- ACTIVITY: The pictures are to be omitted when the entries are reproduced exactly.

- DATA:
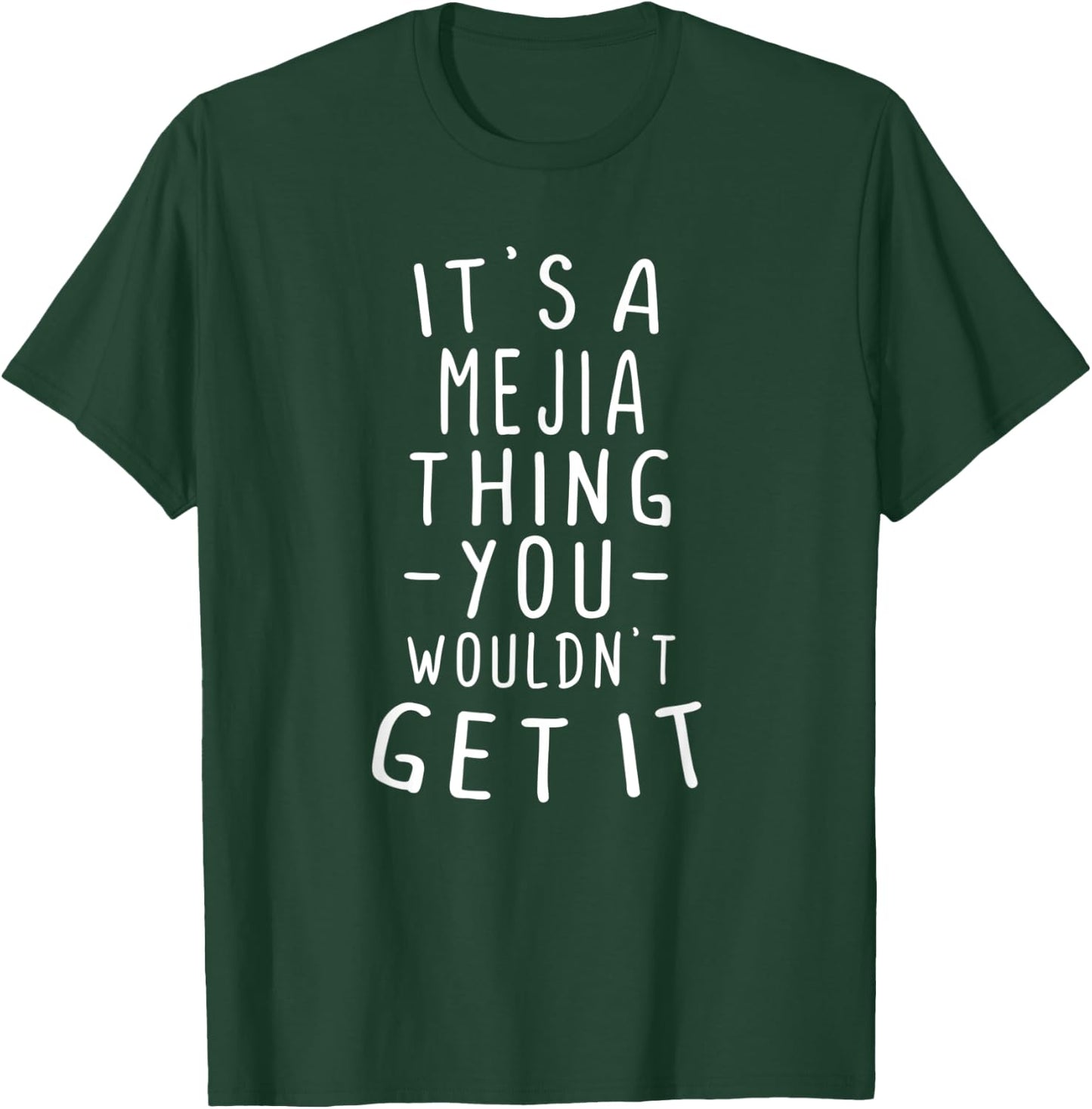 It's A Mejia Thing You Wouldn't Get It Last Name Gift T-Shirt - T-Shirt | Forest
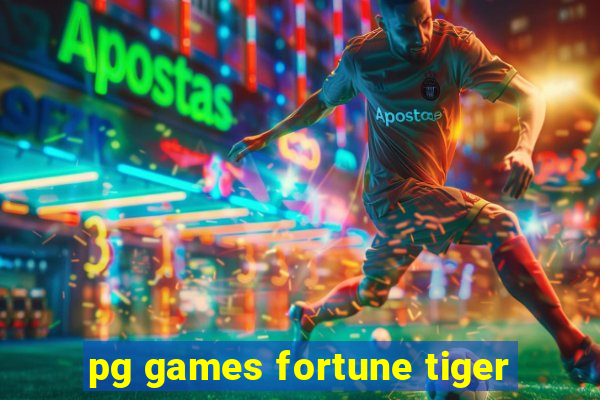 pg games fortune tiger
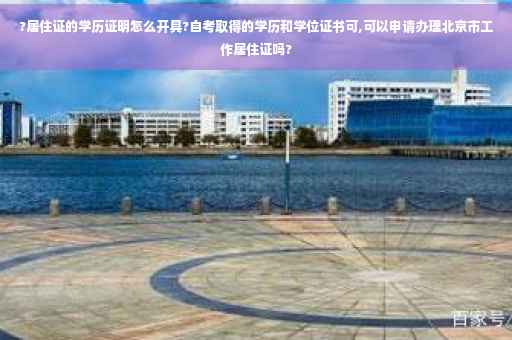 ?居住证的学历证明怎么开具?自考取得的学历和学位证书可,可以申请办理北京市工作居住证吗?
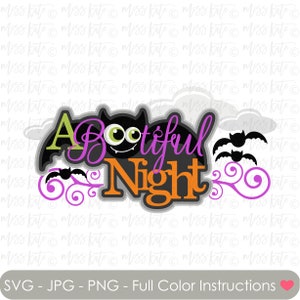 A Bootiful Night Title - SVG PNG JPG files for Spooky Scary Creepy Halloween Monster Bat Eyes Clouds Scrapbook Cricut Silhouette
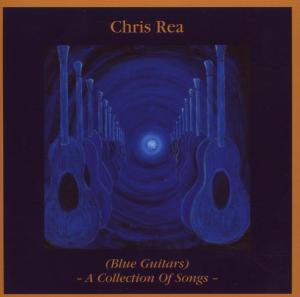 REA, CHRIS-BLUE GUITARS - A COLLECTI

- RESPONSE AREA:
 It's A Mejia Thing You Wouldn't Get It Last Name Gift T-Shirt - T-Shirt | Forest
 pg games fortune tiger
 ?居住证的学历证明怎么开具?自考取得的学历和学位证书可,可以申请办理北京市工作居住证吗?
 A Bootiful Night Title - SVG PNG JPG files for Spooky Scary Creepy Halloween Monster Bat Eyes Clouds Scrapbook Cricut Silhouette
 REA, CHRIS-BLUE GUITARS - A COLLECTI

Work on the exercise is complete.